(Collection entries)

:::::

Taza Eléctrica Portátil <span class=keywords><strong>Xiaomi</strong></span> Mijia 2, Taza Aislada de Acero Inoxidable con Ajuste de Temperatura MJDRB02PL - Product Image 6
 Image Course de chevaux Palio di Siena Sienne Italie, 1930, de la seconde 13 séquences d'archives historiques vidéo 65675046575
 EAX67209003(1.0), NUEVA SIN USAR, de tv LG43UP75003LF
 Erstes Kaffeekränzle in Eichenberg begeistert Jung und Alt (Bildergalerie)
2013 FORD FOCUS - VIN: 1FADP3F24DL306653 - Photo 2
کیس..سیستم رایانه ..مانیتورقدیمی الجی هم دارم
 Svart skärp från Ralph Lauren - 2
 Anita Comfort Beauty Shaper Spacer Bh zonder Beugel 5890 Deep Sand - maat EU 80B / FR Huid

:::::

#### Task brief
Count the lines of the data above that contain the string "Image" and reply with the number only.

#### Output for this task
2